Confusing as it seems, ETFs have more than one "price."
First, there’s its actual value, which is measured by net asset value (NAV) at the end of each day and by intraday NAV (iNAV) in the middle of the day.
However, because ETFs trade on an exchange, they also have a current market price—which could be more or less than its actual value.
In short, if the price of the ETF is trading above its NAV, the ETF is said to be trading at a “premium.” Conversely, if the price of the ETF is trading below its NAV, the ETF is said to be trading at a “discount.” In relatively calm markets, ETF prices and NAV generally stay close. However, when financial markets become more volatile, ETFs quickly reflect changes in market sentiment, while NAV may take longer to adjust—resulting in premiums and discounts.
This can happen throughout the trading day, because the ETF and its underlying securities are actually two distinct liquidity pools that are only loosely linked.
If optimistic investors start bidding up an ETF aggressively—more so than its underlying securities—the price of the ETF may rise faster than the price of its underlying securities and, consequently, it may trade at a premium. Similarly, if pessimistic investors sell an ETF aggressively, more so than its underlying securities, the ETF may trade at a discount.
Alternatively, premiums or discounts may arise because the ETF and its underlying securities trade on exchanges that are in different time zones.
Consider the scenario of ETFs listed on the NYSE that track the FTSE 100. It’s not uncommon for those ETFs to trade significant volume after the London Stock Exchange closes at 11:30 a.m. ET. The price of these ETFs will reflect real-time changes in market sentiment, while NAV will be based on stale prices from the earlier LSE close.
In this case, any significant deviation between ETF price and NAV will likely vanish when both exchanges are open at the same time.
How are premiums and discounts corrected?
Thanks to the creation/redemption mechanism, deviations between ETF price and its NAV tend to be short-lived. That said, not all premiums and discounts quickly self-correct; some persist for a variety of reasons. In order for an authorized participant (AP) to create or redeem shares quickly, he or she needs access to the underlying securities—which is not always possible.

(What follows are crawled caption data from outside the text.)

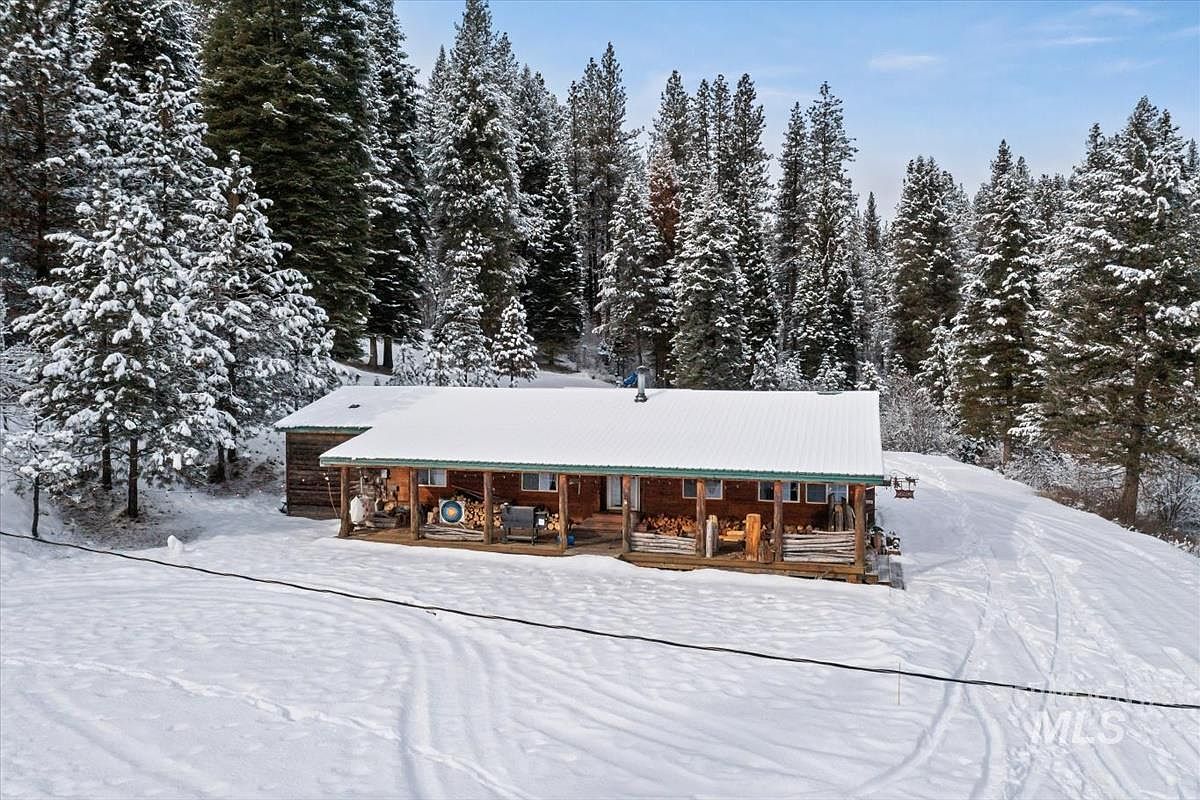 476 Middlefork Rd, Garden Valley, ID 83622 MLS 98893422 Zillow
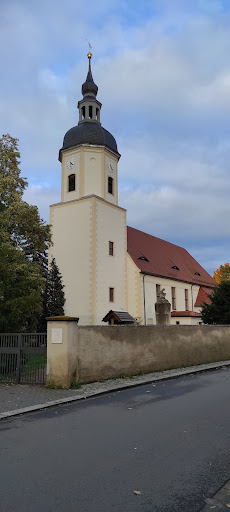 Friedhof Gröba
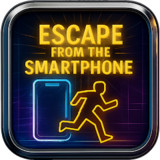 Escape from the Smartphone<span>(No Ads Free Rewards)</span>1.0.18_rowtechapk.com
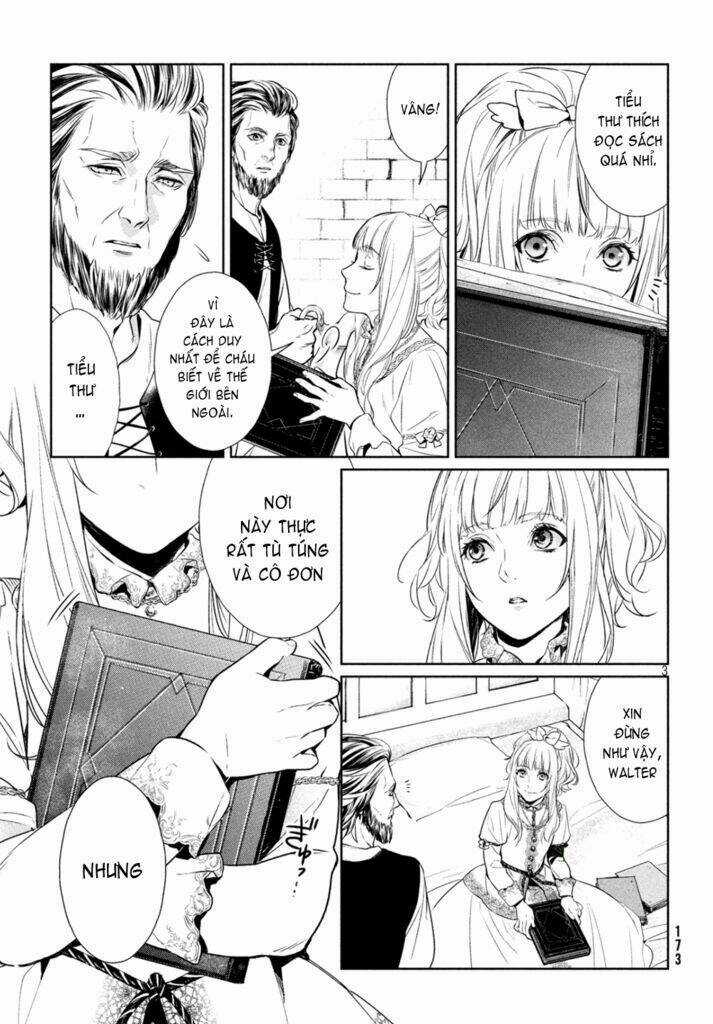 Shin'yaku Märchen - New Testament Chapter 5 trang 2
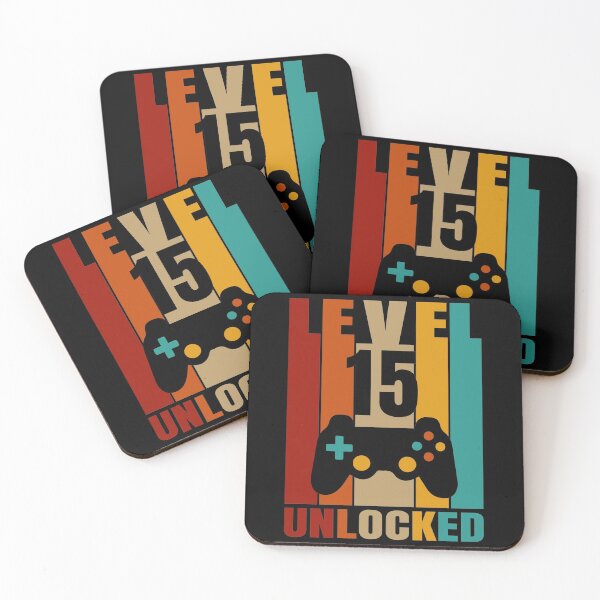 Item preview,  15 unlocked designed and sold by DIDAKU.
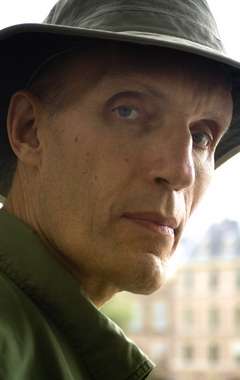 Актер Карел Стрёйкен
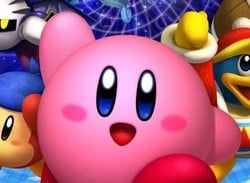 HAL Laboratory Seeking Staff For New Project Based On The Kirby Series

Sometimes access is just a time challenge: For ETFs holding international securities, there could be a delay before the AP is finally able to access the underlying market and effectively create or redeem ETP shares—the delay can lead to temporary premiums and discounts.
Other times, restricted access to the underlying securities could be symptomatic of more serious structural problems. Depending on the severity, the issuer may even have to halt the creation of new ETF shares.
ETF trading can also be vulnerable to disruption when market conditions become volatile. A case in point: the 2015 Greek market crisis. Despite the fact that GREK, a well established ETF that tracks a market-cap weighted index of Greek equities, continued to trade in New York, Lyxor, its asset manager, imposed a block on investors withdrawing money from GREK. Lyxor said its motive was to protect the holders of the ETF, since there was a risk the price of the ETF could have been manipulated in the absence of activity in the underlying market.
The important thing to remember is that ETFs generally trade close to their fair value, and premiums or discounts tend to be short-lived. However, that’s not always the case, so dig deeper before snapping up a fund simply because it’s trading at a discount (you may have to sell at a bigger discount). Lastly, use limit orders set close to NAV to prevent buying at a large premium or selling at a large discount.